**Data to process:**
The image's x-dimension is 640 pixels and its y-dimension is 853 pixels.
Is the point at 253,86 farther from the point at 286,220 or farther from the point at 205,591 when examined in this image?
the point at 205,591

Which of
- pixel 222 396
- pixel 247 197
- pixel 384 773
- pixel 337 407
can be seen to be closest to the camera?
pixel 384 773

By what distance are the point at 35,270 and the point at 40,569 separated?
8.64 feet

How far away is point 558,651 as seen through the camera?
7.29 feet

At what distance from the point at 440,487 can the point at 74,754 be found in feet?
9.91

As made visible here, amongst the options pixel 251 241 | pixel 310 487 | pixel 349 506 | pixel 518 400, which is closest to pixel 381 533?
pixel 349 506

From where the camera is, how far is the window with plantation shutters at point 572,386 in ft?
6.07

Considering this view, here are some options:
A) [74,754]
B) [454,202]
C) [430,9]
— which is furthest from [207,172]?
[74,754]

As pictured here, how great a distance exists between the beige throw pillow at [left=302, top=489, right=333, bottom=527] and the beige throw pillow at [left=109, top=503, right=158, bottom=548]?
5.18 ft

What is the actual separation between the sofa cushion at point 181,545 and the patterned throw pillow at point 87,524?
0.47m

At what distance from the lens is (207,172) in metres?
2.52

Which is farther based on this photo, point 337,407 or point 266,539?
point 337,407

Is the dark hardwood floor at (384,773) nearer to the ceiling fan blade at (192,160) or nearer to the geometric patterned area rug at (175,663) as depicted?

**What you are asked to do:**
Rewrite the stretch from the line containing "As pictured here, how" through the end of the material, both ends included, keeping the requests as they are. In the answers, multiply every number (distances and point coordinates) by 0.95 and round each result to the same number of decimal places as the original, with halves rounded up.

**Correct result:**
As pictured here, how great a distance exists between the beige throw pillow at [left=302, top=489, right=333, bottom=527] and the beige throw pillow at [left=109, top=503, right=158, bottom=548]?
4.92 ft

What is the actual separation between the sofa cushion at point 181,545 and the patterned throw pillow at point 87,524?
0.45m

At what distance from the lens is (207,172) in metres?
2.39

Which is farther based on this photo, point 337,407 or point 266,539?
point 320,387

Is the dark hardwood floor at (384,773) nearer to the ceiling fan blade at (192,160) or nearer to the geometric patterned area rug at (175,663) as depicted?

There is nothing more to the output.